This blog came about because an old friend is trying to figure out how Java can do aggressive loop and inlining optimizations, while allowing the loading of new code and setting breakpoints… in that optimized code.
On 2/21/2015 11:04 AM, IG wrote:
Safepoint. I’m still confused because I don’t understand what is the required state at a safepoint that can’t be ensured at any random point of execution. What is in-flight that must be permitted to complete? Given a cycle-by-cycle map you can find all the pointers at *any* cycle – is safepointing just a way to reduce the volume of pointer-locating info?
Reducing OOP-map volume happens, is useful – but is not the main thing being achieved.
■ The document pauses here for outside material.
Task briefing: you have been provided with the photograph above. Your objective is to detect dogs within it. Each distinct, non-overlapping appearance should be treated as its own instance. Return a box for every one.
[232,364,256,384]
It’s flipping backwards from the machine state to the language architected state, unwinding from super-aggressive optimization to reach the theoritical Java (or C/C++) language state at some points. Toooo expensive to preserve that mapping line-by-line, call-by-call, execution-point-by-execution-point. So you keep the mapping at a few places, and optimize the bejeebers out of things in-between. If somebody wants to:
- set a breakpoint in optimized code (yes, works for Java all the time)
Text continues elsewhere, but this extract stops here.